How soft we have become. That ridiculous assessment is far from the reaction had by Stark’s fellow Bennington survivors, who wrote to him in 1810, "The toast, sir, which you sent us in 1809 will continue to vibrate with unceasing pleasure in our ears."
They only won us our freedom. What do they know?
As always, enter Stage Left, the weenies with their political correctness, pandering, and foolishness. In showing their disdain, they seemingly have ignored the obvious: "And what’s your message?" An utterly condescending one:
YOU cannot succeed on your own – you are NOT good enough!
You will ONLY succeed if others do the work for you.
Absolute Rubbish! Success comes from hard work and the ability to be left alone to do that work without interference from Government. Tell me, what young person, full of vim and vinegar, is thinking to themselves "yup, I’m helpless and NEED others to make a go of it" – sure, that will attract’em! Most adult-thinking young adults are thinking "I can CHANGE the world – lemme at’em!" and not "quick, I need hand holding at every turn!".
The report goes on to say (page 6):
Other comments indicated that New England should have more of a brand as a region rather than each of the individual six states having their own brand. The Task Force, in its recommendations, has endorsed the creation of a large “Stay Work Play” website to serve as a one?stop shop for information about NH and why it is a great place to stay, work, and play, but stopped short of recommending that this be the new brand.

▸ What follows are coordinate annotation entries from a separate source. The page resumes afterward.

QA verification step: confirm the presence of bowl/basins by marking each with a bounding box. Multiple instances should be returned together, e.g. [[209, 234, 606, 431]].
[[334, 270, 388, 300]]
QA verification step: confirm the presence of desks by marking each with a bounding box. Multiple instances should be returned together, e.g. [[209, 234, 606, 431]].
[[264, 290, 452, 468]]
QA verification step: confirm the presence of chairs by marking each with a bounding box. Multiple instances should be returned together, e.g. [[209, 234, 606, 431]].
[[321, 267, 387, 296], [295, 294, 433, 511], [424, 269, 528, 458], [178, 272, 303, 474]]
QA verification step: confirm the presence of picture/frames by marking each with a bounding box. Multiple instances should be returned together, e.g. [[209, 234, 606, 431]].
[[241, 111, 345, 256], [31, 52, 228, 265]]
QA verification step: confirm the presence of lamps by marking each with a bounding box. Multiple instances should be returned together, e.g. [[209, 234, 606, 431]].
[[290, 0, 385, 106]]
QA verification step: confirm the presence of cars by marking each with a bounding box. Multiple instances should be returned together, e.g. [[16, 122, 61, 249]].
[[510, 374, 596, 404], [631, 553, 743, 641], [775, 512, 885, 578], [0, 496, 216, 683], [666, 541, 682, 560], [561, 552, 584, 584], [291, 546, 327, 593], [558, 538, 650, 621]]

Excuse me, but your collectiveness is showing. Not only are they showing their message of "make your dreams subservient to those of others (’cause you’re not good enough), but have the stones to say "Oh by the way, NH, even though this is about NH – the collective region should be preeminent to the State".
Instead of denigrating the State Motto, and the philosophy that sustains it, why not embrace it and use it:
- the freedom to succeed!
- no obstacles in your way
- Life – YOUR way!
You get the idea (and I’m not a marketing person).
Mr. Pink Eyes over at America’s Watchtower has this to say:
Believing in individual freedom is somehow unfriendly and unpopular with young people while becoming dependant on a “support system” IE big government is what appeals to young people?
Giving up personal freedom to acquiesce to government is supposed to give us more freedom? I don’t get it…
…What a joke the “live free or die” state has become under Governor John Lynch
If this is NOT true, our educational system (and this report stems largely from UNH) has utterly failed us.